Scrive ancora De Luna: “I partigiani, teoricamente i vincitori, si riferivano agli esiti della loro lotta con il disincanto trasmessoci da Nuto Revelli e faticavano a riconoscersi nell’Italia venuta dopo il fascismo; i fascisti, gli sconfitti, non ci misero molto a ritrovare la baldanza di chi, oltre a essere sopravvissuto alla catastrofe delle proprie idee, si appresta a rilanciarle e a riproporle nel contesto inopinatamente favorevole dell’Italia nata dalla propria sconfitta”.
Eppure, anche lasciarsi andare al catastrofismo è un gesto altrettanto sterile.
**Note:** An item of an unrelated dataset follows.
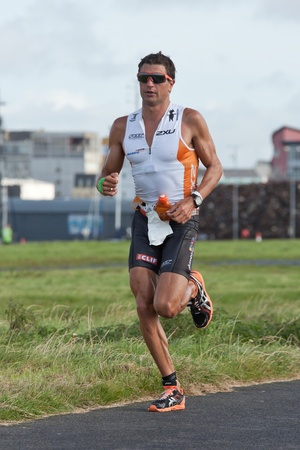 september 2: GALWAY, IRELAND - SEPTEMBER 2: Pro athlete Terenzo Bozzone (14), 2nd place, competing at the Course � Run, during 2nd Edition of the Ironman 70.3 Galway 2012 Triathlon, on September 2, 2012 in Galway, Ireland.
Perché in ogni caso da lì viene la nostra democrazia: nei momenti migliori lì siamo sempre tornati, e dobbiamo tornare.
In tal senso, gli anniversari contengono un rischio implicito. Si insiste spesso sulla necessità di non ridurre la memoria della resistenza a un vuoto o vagamente patriottardo cerimoniale, a un rito officiato per consuetudine, un po’ come si celebra una qualunque festa senza quasi ricordare che tipo di valori mobilita e mette in gioco. È giustissimo, e di più: disperdere o svilire quel patrimonio ideale non sarebbe solo indegno nei confronti del passato, ma anche una perdita irreparabile per la società che vogliamo essere.
Per questo motivo il saggio di De Luna è prezioso: perché va a cementare una riflessione che non è solo storiografica, ma acquista un tratto etico – e insieme una valenza pedagogica.
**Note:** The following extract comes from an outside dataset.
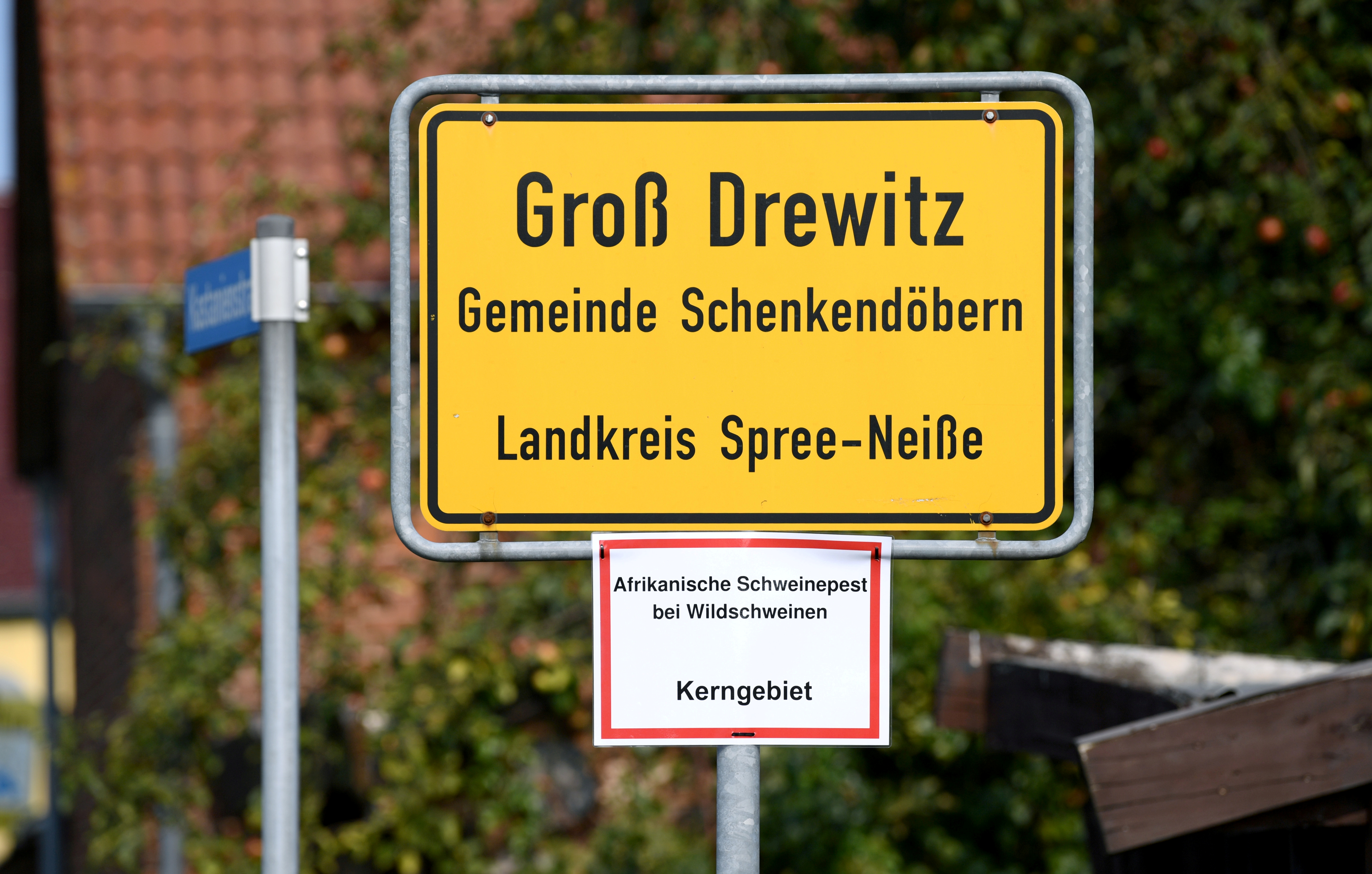 The town sign of Gross Drewitz is seen with a note reading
Con l’avvicinarsi del settantesimo della liberazione, il pericolo si fa infatti sempre più evidente: l’allontanarsi nel tempo della resistenza può tendere a confinarla in un ruolo episodico, un momento tra i tanti del novecento; mentre di converso il virus fascista non ha mai smesso di mutare e adattarsi. Razzismo, sufficienza morale, culto della forza, disposizione a sacrificare la libertà per l’autorità: non sono rischi connessi al ventennio, sono rischi che viviamo oggi, in questa fase calante e complessa della democrazia occidentale. E per combatterli non trovo medicina migliore di una paziente ri-educazione all’antifascismo, alla “perfezione” di quella resistenza che non va pensata in chiave mitografica, ma come spunto vivo.
In La crisi dell’antifascismo (Einaudi 2004), Sergio Luzzatto scrive: “Neanche la più libera delle generazioni è libera da tutto, completamente separata da quelle che l’hanno preceduta e da quelle che la seguiranno. Purtroppo o per fortuna, la ‘grazia della nascita tardiva’ – come ebbe a definirla il cancelliere Kohl – non esclude un’assunzione di responsabilità rispetto al passato oltreché rispetto al futuro”.
Una responsabilità cui siamo chiamati oggi stesso, in ogni momento.